ICT Internal Range and External Range Liquidity, Example,Chart and Trading Strategy

Price movements on a chart may seem random at first glance, but when analyzed through the lens of Internal Range Liquidity (IRL) and External Range Liquidity (ERL), a clearer pattern begins to emerge. These concepts help traders understand the intentions behind price action, allowing them to anticipate future movements with greater confidence.

When you grasp the dynamics between IRL and ERL, two key principles stand out:

  1. Price moves to neutralize liquidity – commonly known as stop-loss hunting.
  2. Price moves to rebalance imbalances – often seen as filling value gaps or inefficiencies.

In this blog post, you will learn what IRL and ERL mean in the context of ICT (Inner Circle Trader) methodology and explore various examples demonstrating how they influence price action.

What is Internal Range Liquidity (IRL)?

Internal Range Liquidity (IRL) refers to the liquidity that exists within a trading range.
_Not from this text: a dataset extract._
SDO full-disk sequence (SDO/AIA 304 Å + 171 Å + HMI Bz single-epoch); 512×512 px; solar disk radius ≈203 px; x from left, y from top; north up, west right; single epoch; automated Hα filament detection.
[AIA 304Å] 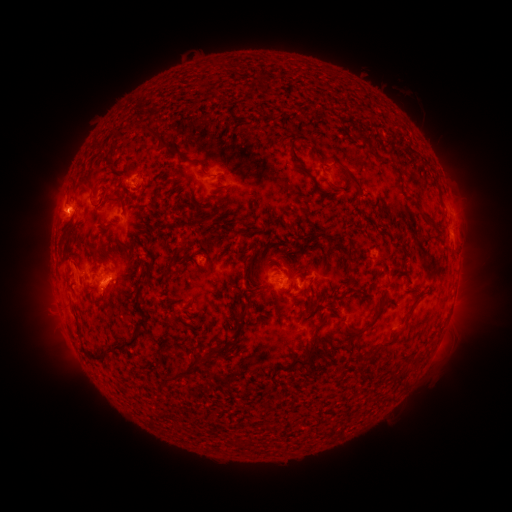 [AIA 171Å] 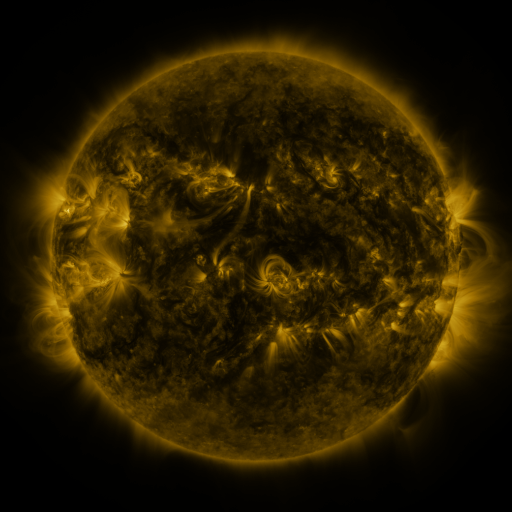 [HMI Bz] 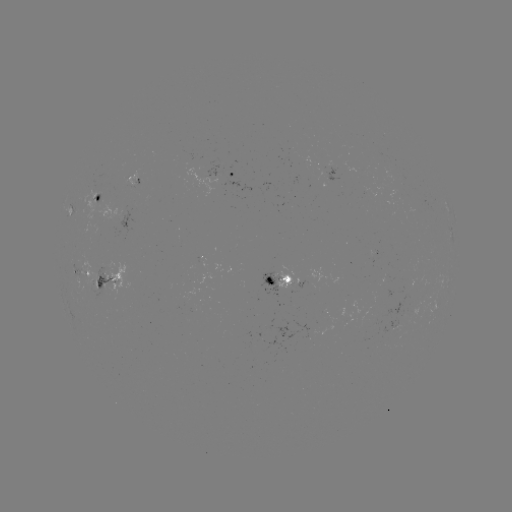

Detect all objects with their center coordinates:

This typically includes imbalances or fair value gaps where the price has moved rapidly in one direction without offering sufficient trading opportunity in the opposite direction.

ict-internal-range-liquidity-chart

The above BTCUSDT chart illustrates Internal Range Liquidity (IRL), showing how price returned to fill the gap within the range.

These areas are often referred to as:

  • Fair Value Gaps (FVG)
  • Imbalance
  • Price Opening Gaps eg NWOG,NDOG

Price tends to revisit these levels to rebalance order flow, offering liquidity to institutional participants. Recognizing IRL allows traders to identify potential retracement zones within a range.

What is External Range Liquidity (ERL)?

External Range Liquidity (ERL) exists outside the current price range, typically above old highs or below old lows. These areas are where retail traders often place their stop-losses, making them prime targets for liquidity grabs.

external and internal range liqudity chart

ERL is often found at:

  • Previous support or resistance levels
  • Significant swing highs or lows
  • Areas of retail clustering

Smart money (institutions) tends to push the price towards these zones to trigger stop-losses, collect liquidity, and then potentially reverse the market direction.

Understanding Price Movement Between IRL and ERL

When analyzing price action through the lens of Internal Range Liquidity (IRL) and External Range Liquidity (ERL), certain movement patterns can reveal the market’s likely direction:

  • Continuation:If the price moves from IRL to ERL, it typically indicates a continuation of the current trend.
  • Reversal:If the price moves from ERL back to IRL, it often suggests a potential reversal in market direction.

Trading Strategy IRL and ERL

Identify Recent Liquidity Taken:Check whether the price has recently taken out internal or external liquidity.

Scenario 1 – Internal Liquidity Taken:
If the price has taken internal liquidity, the next likely target is the external range liquidity. This sets up a potential trend continuation.

Scenario 2 – External Liquidity Taken:
If the price has taken external liquidity, look within the dealing range to identify areas of internal liquidity. This could indicate a reversal setup.

Bearish Bias:
If the price first takes out internal liquidity and external liquidity lies below the current price, the bias is likely bearish, with a potential downward move toward that external liquidity.

Bullish Bias:
If the price first takes out internal range liquidity and external range liquidity lies above the current price, the market bias is likely bullish. Expect the price to move upward toward external liquidity.

irl erl example

The above BTCUSDT chart illustrates how price moves from External Range Liquidity (ERL) to Internal Range Liquidity (IRL).
In Image 1, price sweeps the external liquidity by taking out the old lows, triggering stop-losses positioned there. After this sweep, a Fair Value Gap (FVG) is identified — an area of imbalance.
The price then revisits this imbalance, targeting the internal liquidity within the dealing range, signaling a potential reversal setup.

What is an ICT Dealing Range?

An ICT Dealing Range is defined as the zone between a confirmed Swing High and Swing Low, where both have already taken liquidity from previous highs or lows. This range serves as the basis for identifying Internal Range Liquidity (IRL) and External Range Liquidity (ERL).

How do Internal Range Liquidity (IRL) and External Range Liquidity (ERL) relate to each other?

IRL and ERL work together to reveal price intent. Price often moves from IRL to ERL in trend continuations, and from ERL to IRL during reversals. IRL lies within the range (imbalances), while ERL lies outside (stop-loss zones).

How can you identify areas of Internal Range Liquidity on a chart?

Internal Range Liquidity is identified inside the trading range, often as Fair Value Gaps, order blocks, or zones where price shows imbalance or inefficient movement.

What chart levels indicate the presence of External Range Liquidity?

External Range Liquidity is typically found beyond the current trading range, at or just beyond previous swing highs and lows, where retail traders’ stop-loss orders accumulate.